India shrimp raw material prices rising fast on low volumes : September 14, 2015
Tom Seaman : Unduercurrentnews
The vannamei shrimp raw material prices in India’s main production region Andhra Pradesh are moving up fast, due to weak landings in the main production areas, sources told Undercurrent News.
Prices for large size shrimp are moving fastest, with 40 per kilogram size at IDR 340/kg on Sept. 7, up IDR 30/kg from Aug. 31. For 30 count shrimp, the price is at IDR 390/kg on Sept. 7, an increase of IDR 20/kg from Aug 31.
The prices for 60, 70 and 80 count shrimp is up IDR 15/kg, to IDR 275/kg, IDR 245/kg and IDR 225/kg, respectively.
According to sources, the price is likely to move up further.
Production is “very bad”, one Andhra Pradesh-based packer and farmer told Undercurrent.
This is because stocking was low by farmers from May onward, due to production problems and the price drop, he said.
“The availability from the main crop in other areas, such as Kolkata and Orissa, is about to finish, while the landings in Andhra Pradesh still appear quite weak,” said Chaipat Kunapiwatkul, business development manager with Siam Canadian Group, a Bangkok, Thailand-based frozen seafood supplier.
“Most of the packers shared that this poor landing is likely to continue at least for another few weeks,” he told Undercurrent. “There has been a sign of some medium and small sizes being harvested in Andhra Pradesh, but the quantity is still not so much.”
Raw material availability has gone down a lot, said Durai Balasubramanian, secretary of the Pattukottai Shrimp Farmers Association, which has 4,000 members.
“I’m hearing reports price might move up another 20% from here. Most of them [the farmers] finished harvesting,” he said. “I think there won’t be much raw material available for the next two months.”

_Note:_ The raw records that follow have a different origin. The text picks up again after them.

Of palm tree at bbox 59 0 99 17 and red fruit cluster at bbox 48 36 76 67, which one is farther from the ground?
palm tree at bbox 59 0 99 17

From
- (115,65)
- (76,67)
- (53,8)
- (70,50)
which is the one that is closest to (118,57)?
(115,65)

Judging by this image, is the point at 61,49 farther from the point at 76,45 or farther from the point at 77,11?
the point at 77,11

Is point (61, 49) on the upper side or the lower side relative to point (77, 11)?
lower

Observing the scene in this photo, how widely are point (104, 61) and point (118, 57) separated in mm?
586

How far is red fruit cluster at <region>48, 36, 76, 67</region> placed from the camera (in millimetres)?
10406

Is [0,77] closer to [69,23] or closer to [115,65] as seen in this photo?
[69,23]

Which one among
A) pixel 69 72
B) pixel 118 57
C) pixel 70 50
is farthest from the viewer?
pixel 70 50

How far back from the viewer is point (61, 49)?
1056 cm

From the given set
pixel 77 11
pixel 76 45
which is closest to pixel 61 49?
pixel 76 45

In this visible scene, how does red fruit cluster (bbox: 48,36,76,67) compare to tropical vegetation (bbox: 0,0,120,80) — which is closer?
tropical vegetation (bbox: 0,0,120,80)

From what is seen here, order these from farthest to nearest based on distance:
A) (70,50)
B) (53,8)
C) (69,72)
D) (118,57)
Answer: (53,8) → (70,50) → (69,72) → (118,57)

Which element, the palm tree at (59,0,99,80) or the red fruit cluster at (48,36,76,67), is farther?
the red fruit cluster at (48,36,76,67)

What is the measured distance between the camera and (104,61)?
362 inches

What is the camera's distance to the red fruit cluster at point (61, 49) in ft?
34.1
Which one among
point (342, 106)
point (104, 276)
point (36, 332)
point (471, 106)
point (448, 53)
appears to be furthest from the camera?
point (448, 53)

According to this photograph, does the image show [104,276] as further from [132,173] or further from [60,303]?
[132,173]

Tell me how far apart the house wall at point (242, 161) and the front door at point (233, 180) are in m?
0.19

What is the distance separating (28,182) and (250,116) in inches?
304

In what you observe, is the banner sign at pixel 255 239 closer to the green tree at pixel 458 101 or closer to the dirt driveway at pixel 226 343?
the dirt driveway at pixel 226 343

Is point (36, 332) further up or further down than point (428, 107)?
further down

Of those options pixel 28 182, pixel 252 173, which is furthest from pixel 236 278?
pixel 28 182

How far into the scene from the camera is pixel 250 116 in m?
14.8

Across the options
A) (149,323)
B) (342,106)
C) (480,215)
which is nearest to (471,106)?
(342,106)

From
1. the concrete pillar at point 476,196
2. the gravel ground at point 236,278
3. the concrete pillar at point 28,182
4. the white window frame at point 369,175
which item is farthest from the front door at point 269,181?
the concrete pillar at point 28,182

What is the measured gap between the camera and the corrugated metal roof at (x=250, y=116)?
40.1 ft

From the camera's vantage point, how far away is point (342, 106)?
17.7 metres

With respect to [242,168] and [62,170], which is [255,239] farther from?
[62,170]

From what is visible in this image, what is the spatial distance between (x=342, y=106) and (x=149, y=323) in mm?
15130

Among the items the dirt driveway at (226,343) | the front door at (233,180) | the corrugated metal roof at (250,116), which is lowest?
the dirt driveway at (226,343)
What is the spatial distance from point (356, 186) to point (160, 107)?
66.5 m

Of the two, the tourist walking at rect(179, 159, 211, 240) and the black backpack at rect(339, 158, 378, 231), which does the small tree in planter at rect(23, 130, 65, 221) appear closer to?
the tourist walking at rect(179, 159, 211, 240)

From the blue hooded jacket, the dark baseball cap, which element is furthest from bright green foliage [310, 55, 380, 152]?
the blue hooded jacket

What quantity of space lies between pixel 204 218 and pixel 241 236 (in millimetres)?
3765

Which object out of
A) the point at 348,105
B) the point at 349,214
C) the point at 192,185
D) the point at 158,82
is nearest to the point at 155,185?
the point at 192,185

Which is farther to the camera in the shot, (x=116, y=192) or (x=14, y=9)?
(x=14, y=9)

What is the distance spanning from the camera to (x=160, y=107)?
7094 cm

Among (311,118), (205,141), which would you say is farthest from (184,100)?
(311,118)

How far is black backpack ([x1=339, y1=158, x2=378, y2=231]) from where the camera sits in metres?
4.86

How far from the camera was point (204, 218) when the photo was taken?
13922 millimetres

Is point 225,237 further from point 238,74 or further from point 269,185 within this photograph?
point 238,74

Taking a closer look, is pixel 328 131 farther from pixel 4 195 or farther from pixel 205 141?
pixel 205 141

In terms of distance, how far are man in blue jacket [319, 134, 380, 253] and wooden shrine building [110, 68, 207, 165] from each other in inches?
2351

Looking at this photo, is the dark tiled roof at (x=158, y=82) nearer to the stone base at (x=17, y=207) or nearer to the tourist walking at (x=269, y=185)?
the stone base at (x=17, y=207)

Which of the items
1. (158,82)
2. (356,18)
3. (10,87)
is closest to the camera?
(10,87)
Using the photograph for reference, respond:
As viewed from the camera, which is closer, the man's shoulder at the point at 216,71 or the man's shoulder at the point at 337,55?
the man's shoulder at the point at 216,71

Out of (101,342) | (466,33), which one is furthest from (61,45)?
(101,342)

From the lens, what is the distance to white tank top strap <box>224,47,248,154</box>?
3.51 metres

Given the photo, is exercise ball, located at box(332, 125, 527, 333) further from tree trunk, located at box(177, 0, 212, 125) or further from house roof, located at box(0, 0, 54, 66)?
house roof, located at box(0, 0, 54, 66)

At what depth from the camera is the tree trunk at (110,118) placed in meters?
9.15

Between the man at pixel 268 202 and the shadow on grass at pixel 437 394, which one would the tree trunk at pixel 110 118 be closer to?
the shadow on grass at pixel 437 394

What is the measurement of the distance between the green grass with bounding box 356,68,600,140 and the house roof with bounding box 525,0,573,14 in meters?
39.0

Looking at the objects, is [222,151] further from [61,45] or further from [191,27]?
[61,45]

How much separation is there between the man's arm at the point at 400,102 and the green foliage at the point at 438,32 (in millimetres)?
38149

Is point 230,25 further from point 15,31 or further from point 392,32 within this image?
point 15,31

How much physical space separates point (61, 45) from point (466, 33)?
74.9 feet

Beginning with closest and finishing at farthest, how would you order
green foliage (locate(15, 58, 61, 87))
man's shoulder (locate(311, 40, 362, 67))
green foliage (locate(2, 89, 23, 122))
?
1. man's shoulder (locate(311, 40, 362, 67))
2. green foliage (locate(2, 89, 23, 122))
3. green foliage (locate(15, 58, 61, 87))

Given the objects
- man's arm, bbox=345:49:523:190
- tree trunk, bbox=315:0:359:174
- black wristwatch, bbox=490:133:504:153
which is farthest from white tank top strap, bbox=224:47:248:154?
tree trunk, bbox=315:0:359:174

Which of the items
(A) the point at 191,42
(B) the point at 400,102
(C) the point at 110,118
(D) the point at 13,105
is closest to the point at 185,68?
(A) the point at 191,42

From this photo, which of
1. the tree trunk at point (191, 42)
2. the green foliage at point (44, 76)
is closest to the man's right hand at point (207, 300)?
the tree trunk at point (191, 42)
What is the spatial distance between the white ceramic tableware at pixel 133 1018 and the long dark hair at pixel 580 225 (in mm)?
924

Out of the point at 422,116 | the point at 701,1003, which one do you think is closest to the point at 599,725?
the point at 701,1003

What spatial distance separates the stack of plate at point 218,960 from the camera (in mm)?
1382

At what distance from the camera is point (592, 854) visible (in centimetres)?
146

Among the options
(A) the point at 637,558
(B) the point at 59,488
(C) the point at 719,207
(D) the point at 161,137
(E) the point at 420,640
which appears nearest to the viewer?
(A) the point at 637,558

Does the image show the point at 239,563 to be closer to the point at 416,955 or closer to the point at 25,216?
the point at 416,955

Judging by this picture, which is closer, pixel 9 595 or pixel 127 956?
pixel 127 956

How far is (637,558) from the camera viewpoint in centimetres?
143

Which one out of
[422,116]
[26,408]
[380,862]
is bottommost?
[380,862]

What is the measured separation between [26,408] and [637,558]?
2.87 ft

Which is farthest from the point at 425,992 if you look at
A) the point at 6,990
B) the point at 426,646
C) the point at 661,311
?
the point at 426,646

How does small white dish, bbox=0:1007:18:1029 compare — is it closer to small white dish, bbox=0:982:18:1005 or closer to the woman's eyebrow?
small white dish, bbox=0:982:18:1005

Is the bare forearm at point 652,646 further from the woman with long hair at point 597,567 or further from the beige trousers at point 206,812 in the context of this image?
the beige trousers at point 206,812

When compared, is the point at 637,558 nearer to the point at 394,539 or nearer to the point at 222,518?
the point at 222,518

In some areas, farmers are complaining about white feces disease, so they are harvest “then and there” at around 60 count, he said.
“It’s going to be an interesting month for farmers; everyone is waiting to see how far the prices move up. If the prices continue to move up, people will go for more stocking,” said Balasubramanian.
The picture is very different from last year, he said, where there was lots of harvesting throughout the year. This year, the price picture has meant this hasn’t happened.
“Since the price dropped, most people didn’t go for stocking during June.”
Now the prices are rising, but availability is clearly coming down in all states, said Balasubramanian.